— Start of TEXT EXTRACT —

This sounds beautiful because the ability to engage in various tasks simultaneously is a human-specific trait that can make us proud of ourselves. But research gets our feet back on the ground, showing that multitasking can almost halve productivity. So what could be done about it?

Implementing robotic process automation in contact centres can provide your employees with much needed assistance, without the need for more (costly) hirings. Not only will they become more productive, but they’ll also be freed to invest time and cognitive resources in customer communication.

This is a win-win situation: customers’ issues are better addressed, employees are more efficient while also being more likely to get a sense of meaningful work, and the company itself, on top of performance and productivity gains, can also leverage the positive consequences of a good reputation among clients and staff alike (read customer and worker loyalty).

KPMG informs us that use of RPA can have a tremendous impact on operational costs, reducing them to only a quarter. A recent Orbis Research report predicts that the global contact centre market will grow to $24.6 billion by 2022, which means a CAGR of 22%. If this is so, it becomes mandatory for companies in the field to gain competitive advantage in order to better deal with such growth dynamics.

As we argued before, RPA deployment is an appropriate tactic for businesses aiming for top positions in their respective market. Call centre market surveys corroborate this claim. For instance, according to the Everest Group Research market report from 2017, the adoption rate of RPA in contact centres has grown by 50% between 2014 and 2016.

The list below of real world application areas is to be taken as an additional argument, an empirical one, for the use of RPA as a substantial competitive advantage for business innovators in the answering services sector.

Real world use cases for robotic process automation (RPA) in contact centres

1. Data management

Contact centres work with large amounts of customer data. When done manually, this can wreak havoc. Overloaded employees can ask customers to repeat their details multiple times, causing frustration and slowing down the resolution of the issue at hand. Even worse, accidentally swapping data bits may result in customers receiving information totally unrelated with what they asked for.

— End of TEXT EXTRACT —

### REQUIRED TASK 1
Answer these about the text on robotic process automation in contact centres:
(a) By how much does research say multitasking can cut productivity?
(b) According to KPMG, to what fraction can RPA reduce operational costs?
(c) Per the Everest Group Research report, how much did RPA adoption in contact centres grow between 2014 and 2016?
### REQUIRED TASK 2
Carry on the text on robotic process automation in contact centres, starting after its final sentence.
The listing plays no part in what is asked here.

— Start of DATA SUPPLIED —

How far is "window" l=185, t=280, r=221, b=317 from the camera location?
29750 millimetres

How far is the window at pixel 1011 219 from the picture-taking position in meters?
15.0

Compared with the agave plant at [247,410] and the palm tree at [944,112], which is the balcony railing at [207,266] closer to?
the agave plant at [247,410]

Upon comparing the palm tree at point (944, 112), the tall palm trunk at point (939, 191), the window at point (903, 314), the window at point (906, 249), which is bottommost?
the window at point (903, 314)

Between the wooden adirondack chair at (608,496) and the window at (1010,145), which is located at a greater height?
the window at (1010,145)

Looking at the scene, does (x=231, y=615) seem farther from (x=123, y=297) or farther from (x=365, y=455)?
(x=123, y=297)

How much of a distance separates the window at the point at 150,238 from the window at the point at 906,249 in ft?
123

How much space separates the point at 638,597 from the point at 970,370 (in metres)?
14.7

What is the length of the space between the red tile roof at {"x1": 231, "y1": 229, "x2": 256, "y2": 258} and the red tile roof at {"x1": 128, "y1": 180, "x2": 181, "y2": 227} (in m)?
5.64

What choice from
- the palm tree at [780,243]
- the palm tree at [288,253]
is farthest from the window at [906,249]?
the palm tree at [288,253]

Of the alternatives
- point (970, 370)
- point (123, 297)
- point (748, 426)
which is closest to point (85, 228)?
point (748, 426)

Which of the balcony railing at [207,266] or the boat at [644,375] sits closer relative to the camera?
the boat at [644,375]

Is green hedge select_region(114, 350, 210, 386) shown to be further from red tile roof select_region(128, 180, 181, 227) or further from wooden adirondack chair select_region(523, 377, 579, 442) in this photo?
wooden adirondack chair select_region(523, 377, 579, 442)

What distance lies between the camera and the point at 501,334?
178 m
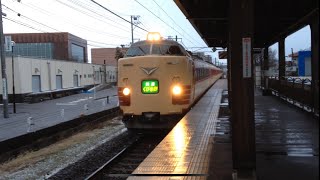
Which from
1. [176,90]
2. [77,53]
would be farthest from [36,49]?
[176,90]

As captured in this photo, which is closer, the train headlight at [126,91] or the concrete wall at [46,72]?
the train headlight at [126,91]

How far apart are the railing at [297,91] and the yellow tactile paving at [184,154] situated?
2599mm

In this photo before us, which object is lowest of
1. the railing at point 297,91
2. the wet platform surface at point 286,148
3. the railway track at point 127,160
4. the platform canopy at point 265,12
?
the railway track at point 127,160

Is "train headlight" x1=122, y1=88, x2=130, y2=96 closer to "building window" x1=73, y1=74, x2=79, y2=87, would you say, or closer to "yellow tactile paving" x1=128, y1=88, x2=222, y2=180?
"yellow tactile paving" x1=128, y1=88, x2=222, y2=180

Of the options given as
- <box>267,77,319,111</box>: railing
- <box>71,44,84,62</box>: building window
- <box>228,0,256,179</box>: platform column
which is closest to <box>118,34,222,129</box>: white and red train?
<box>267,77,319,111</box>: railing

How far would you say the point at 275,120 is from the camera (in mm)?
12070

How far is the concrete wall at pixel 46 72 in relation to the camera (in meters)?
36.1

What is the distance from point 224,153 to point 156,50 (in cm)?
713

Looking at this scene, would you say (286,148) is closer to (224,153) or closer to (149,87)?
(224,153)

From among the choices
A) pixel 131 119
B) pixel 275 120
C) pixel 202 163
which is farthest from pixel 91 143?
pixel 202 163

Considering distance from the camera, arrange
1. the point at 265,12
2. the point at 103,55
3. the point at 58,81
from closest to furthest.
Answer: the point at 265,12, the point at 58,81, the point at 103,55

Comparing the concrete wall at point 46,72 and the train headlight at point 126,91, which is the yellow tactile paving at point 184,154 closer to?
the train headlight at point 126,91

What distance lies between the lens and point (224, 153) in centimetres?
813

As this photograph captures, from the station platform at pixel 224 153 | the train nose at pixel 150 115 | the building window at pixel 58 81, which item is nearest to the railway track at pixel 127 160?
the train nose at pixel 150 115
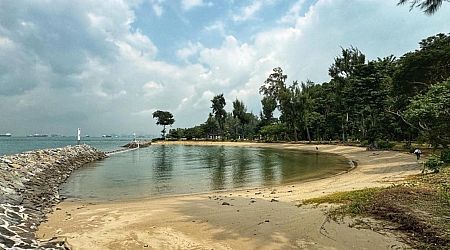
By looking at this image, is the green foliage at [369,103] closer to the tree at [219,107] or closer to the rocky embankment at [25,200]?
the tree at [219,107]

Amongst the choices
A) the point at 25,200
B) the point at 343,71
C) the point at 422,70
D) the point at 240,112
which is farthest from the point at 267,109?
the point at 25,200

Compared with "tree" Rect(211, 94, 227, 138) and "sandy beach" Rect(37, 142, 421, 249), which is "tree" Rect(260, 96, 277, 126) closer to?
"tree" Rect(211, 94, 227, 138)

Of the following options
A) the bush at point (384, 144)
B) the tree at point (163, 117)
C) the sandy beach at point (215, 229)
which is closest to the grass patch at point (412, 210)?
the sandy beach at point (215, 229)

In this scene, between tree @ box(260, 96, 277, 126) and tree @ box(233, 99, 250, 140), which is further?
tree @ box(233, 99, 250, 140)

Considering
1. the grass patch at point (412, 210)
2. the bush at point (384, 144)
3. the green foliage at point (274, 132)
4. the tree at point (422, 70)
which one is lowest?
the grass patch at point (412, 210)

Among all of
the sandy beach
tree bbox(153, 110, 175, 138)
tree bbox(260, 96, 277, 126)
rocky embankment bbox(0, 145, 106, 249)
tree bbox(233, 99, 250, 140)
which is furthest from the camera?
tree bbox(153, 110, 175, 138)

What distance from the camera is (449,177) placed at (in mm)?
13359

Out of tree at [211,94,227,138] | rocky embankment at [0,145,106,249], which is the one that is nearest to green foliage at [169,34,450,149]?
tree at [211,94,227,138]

— End of DATA SUPPLIED —
— Start of DATA SUPPLIED —

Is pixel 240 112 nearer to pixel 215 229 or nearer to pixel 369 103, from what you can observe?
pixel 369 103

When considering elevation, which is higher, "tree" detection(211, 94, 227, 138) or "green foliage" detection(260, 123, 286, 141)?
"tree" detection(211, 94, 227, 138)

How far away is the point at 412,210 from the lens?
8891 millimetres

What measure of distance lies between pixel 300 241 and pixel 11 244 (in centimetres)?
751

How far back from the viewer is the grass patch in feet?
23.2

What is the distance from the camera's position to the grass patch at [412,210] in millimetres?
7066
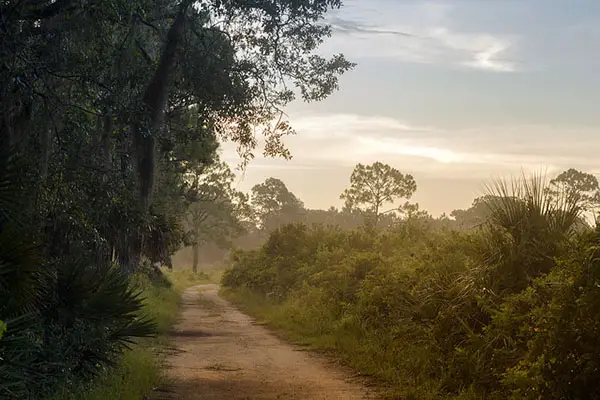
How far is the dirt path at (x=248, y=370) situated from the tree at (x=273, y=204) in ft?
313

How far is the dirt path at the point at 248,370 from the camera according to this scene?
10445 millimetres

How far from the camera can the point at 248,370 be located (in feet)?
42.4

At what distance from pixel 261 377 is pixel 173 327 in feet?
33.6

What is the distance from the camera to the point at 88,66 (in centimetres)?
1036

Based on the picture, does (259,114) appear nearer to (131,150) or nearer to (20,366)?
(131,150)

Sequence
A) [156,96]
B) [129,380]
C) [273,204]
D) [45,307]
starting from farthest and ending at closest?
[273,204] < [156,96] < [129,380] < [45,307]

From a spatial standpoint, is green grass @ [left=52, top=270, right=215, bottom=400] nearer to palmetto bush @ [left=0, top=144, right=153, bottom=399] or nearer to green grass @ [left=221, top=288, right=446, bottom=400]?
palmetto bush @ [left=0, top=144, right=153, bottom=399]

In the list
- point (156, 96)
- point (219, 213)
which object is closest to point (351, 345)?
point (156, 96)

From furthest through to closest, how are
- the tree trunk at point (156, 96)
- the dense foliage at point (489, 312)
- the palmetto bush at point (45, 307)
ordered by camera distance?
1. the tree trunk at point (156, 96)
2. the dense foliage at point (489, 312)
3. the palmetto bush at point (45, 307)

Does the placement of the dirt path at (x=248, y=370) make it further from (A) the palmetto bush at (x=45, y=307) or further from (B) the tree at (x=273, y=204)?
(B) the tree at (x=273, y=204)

— End of DATA SUPPLIED —

### EXPECTED ANSWER 1
(a) It can almost halve it.
(b) To only a quarter.
(c) By 50%.

### EXPECTED ANSWER 2
It’s easy to see that situations like these are likely to irritate customers, and thereby downgrade the credibility of the company. Robotic process automation can cancel out the risk of error when extracting, analysing and cross-referencing data across multiple sources. The employees can then invest all their resources in actually attending customers. In the end, both the customers and the employees are more satisfied and less stressed.

2. Creation of summary scripts

The versatility of software robots when it comes to data formats allows them to collect and analyse input data from phone calls. This streamlines note-taking activities and allows employees to focus their attention on actually listening to (not just hearing) customers’ requests, and thus address their requests more efficiently.

The automatic production of summary scripts also reduces the average handling time (AHT). Consequently, employees can take more calls and be more customer-oriented, both of which contribute to boosting productivity.

3. Updating client profiles

This is another example of a rule-based process to be performed upon successive instances of data collection (similar to point 2 from above). When the currently available data no longer fits with the client profile, the updating activity can be understood as applying a rule of the kind “maintain consistency”, where “consistency” is defined by equal values of specific parameters across multiple databases (e.g., email addresses, phone numbers, names).

This is a typical task that software robots ‘love’ to perform, warranting error-free updates and thereby smoothening customer interactions and avoiding discontent customers.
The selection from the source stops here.